---------- TEXTO FORNECIDO
PERGUNTE
E RESPONDEREMOS 517 – julho 2005
Com simplicidade:
CONVERSANDO
SOBRE A CONFISSÃO SACRAMENTAL
Em
síntese: Respondendo a perguntas recebidas via
internet, o presente artigo afirma que os pecados devidamente confessados no sacramento
da Reconciliação estão perdoados após a absolvição dada pelo confessor. Todavia
deixam o principio do pecado muito vivo na alma do penitente, tanto que não é
rara a recaída no mesmo pecado. Daí a necessidade de se praticar a
virtude da penitência para extirpar as raízes do pecado
mesmo após a absolvição sacramental.
Via
internet PR recebeu uma lista de perguntas atinentes ao sacramento da
Reconciliação. Já que muitas delas interessam ao grande público, serão
consideradas nas páginas seguintes.
1. Pecado: que é?
Que
é pecado grave? Que é pecado leve? Que é pecado contra o Espírito Santo?
1.
O pecado é um Não dito a Deus
É
ofensa a Deus não porque faça Deus sofrer, mas porque viola a ordem
estabelecida por Deus. Esta violação fere também o pecador, prejudicando-o
gravemente, porque o priva do maior bem, que é a união com Deus. Por
isto já diziam os filósofos gregos anteriores a Cristo: é melhor sofrer uma
injúria do que cometer uma injúria; tal verdade reaparece em 1Pd 2, 19s.
Em
todo pecado há sempre dois aspectos: a conversão indevida a uma criatura e a
aversão frente a Deus. Geralmente o pecador só deseja explicitamente a
primeira; não tenciona diretamente afastar-se de Deus, embora implicitamente
perceba que o prazer indevido é incompatível com a união a Deus.
--------------------
---------- DADOS FORNECIDOS
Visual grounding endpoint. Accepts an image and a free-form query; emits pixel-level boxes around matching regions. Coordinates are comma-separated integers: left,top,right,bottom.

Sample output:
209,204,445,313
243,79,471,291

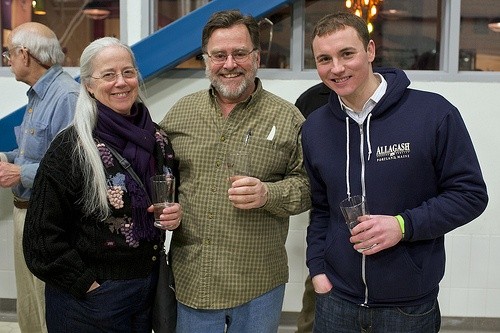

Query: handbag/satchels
147,264,178,333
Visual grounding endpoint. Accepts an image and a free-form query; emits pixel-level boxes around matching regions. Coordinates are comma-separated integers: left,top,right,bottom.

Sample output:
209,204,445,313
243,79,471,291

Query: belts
12,195,30,209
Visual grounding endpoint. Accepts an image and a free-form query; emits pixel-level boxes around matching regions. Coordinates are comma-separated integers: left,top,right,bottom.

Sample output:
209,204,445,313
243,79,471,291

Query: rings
177,218,180,223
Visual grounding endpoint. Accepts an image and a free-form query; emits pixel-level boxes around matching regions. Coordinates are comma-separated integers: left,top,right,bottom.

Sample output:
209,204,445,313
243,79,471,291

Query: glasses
89,67,138,82
205,46,259,65
2,45,31,61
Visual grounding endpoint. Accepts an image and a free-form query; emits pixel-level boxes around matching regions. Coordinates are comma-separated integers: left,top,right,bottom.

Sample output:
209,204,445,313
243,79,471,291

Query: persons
300,13,489,333
294,82,332,333
157,10,312,333
0,22,82,333
21,37,182,333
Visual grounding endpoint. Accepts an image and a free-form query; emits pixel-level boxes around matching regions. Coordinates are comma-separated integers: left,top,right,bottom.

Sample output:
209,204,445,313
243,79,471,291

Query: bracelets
395,215,405,240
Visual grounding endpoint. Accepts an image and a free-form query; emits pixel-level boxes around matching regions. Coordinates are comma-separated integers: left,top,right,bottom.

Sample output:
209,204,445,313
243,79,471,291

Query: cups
225,150,253,189
149,174,175,229
338,195,379,253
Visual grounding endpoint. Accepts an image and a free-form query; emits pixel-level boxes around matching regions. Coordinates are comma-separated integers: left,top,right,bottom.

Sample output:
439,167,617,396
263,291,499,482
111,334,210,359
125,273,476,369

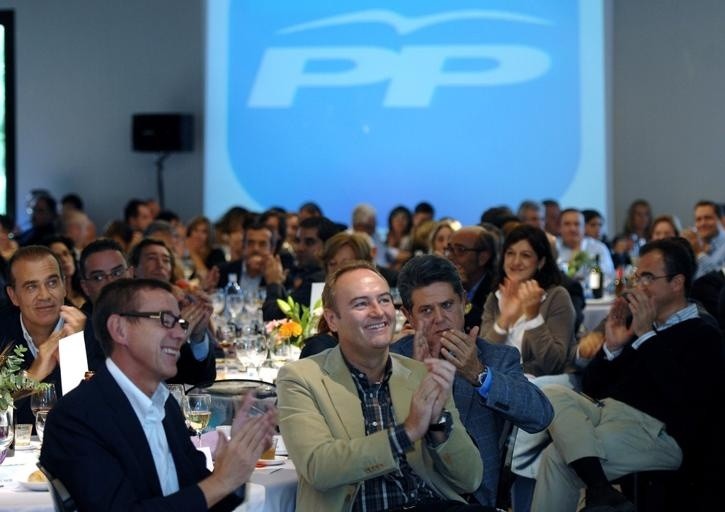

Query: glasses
630,271,675,287
83,264,129,283
106,308,190,335
442,243,482,260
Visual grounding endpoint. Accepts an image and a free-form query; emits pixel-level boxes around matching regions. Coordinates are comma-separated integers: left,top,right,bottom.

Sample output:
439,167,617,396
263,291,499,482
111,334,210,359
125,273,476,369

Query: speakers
132,114,195,151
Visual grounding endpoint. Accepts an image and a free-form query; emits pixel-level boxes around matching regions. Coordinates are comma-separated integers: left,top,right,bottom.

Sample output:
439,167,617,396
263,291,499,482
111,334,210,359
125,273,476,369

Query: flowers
566,248,603,277
262,296,325,353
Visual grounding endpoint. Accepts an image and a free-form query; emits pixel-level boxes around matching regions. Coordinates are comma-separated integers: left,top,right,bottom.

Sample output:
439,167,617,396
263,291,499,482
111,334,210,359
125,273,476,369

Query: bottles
588,254,605,298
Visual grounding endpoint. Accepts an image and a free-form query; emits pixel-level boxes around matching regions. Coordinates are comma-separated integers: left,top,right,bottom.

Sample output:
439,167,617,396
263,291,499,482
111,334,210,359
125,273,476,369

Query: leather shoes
580,486,636,512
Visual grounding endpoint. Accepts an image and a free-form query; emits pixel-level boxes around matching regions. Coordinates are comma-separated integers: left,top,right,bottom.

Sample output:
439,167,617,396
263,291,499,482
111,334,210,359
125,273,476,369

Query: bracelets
430,411,453,431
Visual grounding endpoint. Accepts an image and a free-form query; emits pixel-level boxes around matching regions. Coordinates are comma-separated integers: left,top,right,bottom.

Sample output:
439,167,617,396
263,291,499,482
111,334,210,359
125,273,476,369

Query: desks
582,293,618,329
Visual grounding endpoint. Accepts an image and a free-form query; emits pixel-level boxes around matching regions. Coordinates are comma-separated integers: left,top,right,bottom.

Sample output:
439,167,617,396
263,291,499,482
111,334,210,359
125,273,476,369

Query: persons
529,237,725,512
277,261,509,512
0,188,724,436
34,277,278,512
389,254,554,507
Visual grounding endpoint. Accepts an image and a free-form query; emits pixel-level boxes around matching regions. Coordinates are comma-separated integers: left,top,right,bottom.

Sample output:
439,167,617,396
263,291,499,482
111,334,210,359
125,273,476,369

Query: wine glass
207,291,292,382
166,381,214,452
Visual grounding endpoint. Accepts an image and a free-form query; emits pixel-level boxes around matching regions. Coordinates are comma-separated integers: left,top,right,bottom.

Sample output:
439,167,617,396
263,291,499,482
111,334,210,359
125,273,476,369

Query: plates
19,478,49,493
256,457,292,467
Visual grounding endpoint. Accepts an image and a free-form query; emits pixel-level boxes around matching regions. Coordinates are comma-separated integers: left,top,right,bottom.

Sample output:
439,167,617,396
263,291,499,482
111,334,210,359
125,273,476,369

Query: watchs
472,365,488,388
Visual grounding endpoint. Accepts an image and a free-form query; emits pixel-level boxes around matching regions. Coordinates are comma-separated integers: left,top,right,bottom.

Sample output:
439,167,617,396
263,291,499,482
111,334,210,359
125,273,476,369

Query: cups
15,423,35,450
30,380,56,443
263,439,278,458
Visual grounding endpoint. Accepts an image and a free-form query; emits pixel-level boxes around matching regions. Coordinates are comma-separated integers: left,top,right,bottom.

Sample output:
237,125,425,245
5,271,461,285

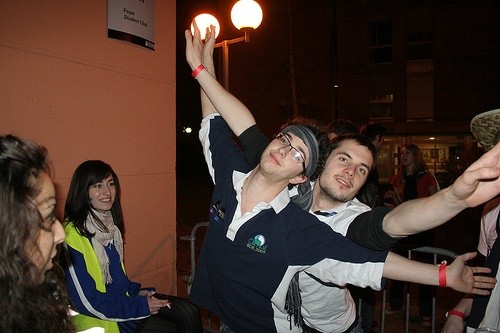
--------------------
> _TAREFA_:
Por favor, transcreva na íntegra e sem nenhuma alteração o texto sobre a confissão sacramental. Os dados não são necessários para esta tarefa.

> _RESPOSTA À TAREFA_:
PERGUNTE
E RESPONDEREMOS 517 – julho 2005
Com simplicidade:
CONVERSANDO
SOBRE A CONFISSÃO SACRAMENTAL
Em
síntese: Respondendo a perguntas recebidas via
internet, o presente artigo afirma que os pecados devidamente confessados no sacramento
da Reconciliação estão perdoados após a absolvição dada pelo confessor. Todavia
deixam o principio do pecado muito vivo na alma do penitente, tanto que não é
rara a recaída no mesmo pecado. Daí a necessidade de se praticar a
virtude da penitência para extirpar as raízes do pecado
mesmo após a absolvição sacramental.
Via
internet PR recebeu uma lista de perguntas atinentes ao sacramento da
Reconciliação. Já que muitas delas interessam ao grande público, serão
consideradas nas páginas seguintes.
1. Pecado: que é?
Que
é pecado grave? Que é pecado leve? Que é pecado contra o Espírito Santo?
1.
O pecado é um Não dito a Deus
É
ofensa a Deus não porque faça Deus sofrer, mas porque viola a ordem
estabelecida por Deus. Esta violação fere também o pecador, prejudicando-o
gravemente, porque o priva do maior bem, que é a união com Deus. Por
isto já diziam os filósofos gregos anteriores a Cristo: é melhor sofrer uma
injúria do que cometer uma injúria; tal verdade reaparece em 1Pd 2, 19s.
Em
todo pecado há sempre dois aspectos: a conversão indevida a uma criatura e a
aversão frente a Deus. Geralmente o pecador só deseja explicitamente a
primeira; não tenciona diretamente afastar-se de Deus, embora implicitamente
perceba que o prazer indevido é incompatível com a união a Deus.